— Assigned task —
Set the data down exactly as it stands, and keep its pictures out.

Stored data entries
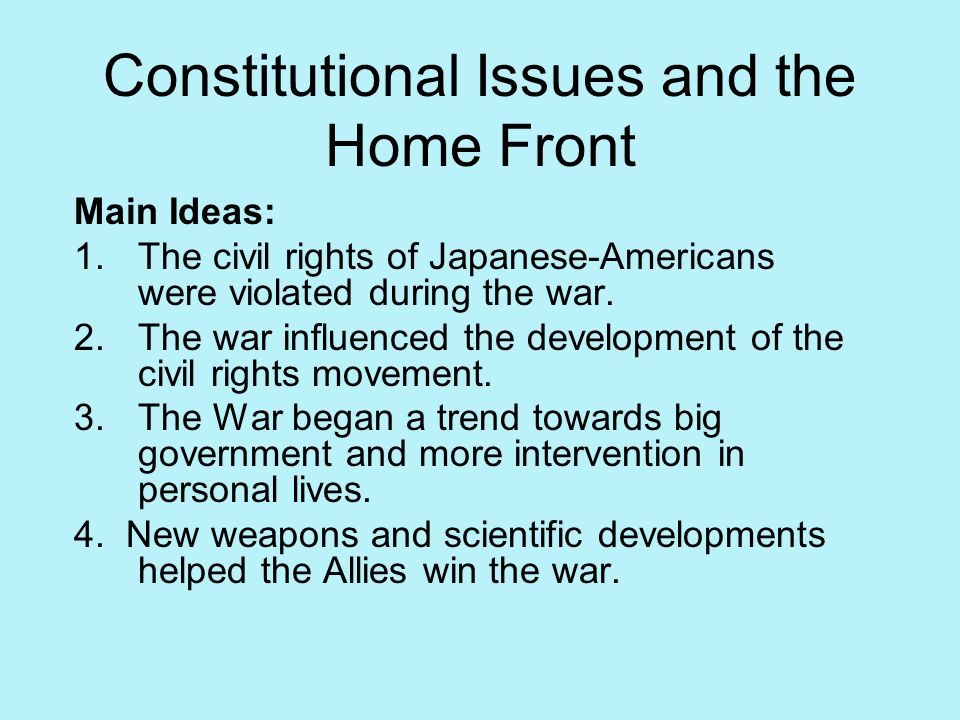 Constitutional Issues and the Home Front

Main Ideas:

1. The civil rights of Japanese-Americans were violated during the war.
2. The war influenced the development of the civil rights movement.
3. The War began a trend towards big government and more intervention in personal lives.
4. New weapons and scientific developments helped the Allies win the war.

— Expected output —
 Constitutional Issues and the Home Front

Main Ideas:

1. The civil rights of Japanese-Americans were violated during the war.
2. The war influenced the development of the civil rights movement.
3. The War began a trend towards big government and more intervention in personal lives.
4. New weapons and scientific developments helped the Allies win the war.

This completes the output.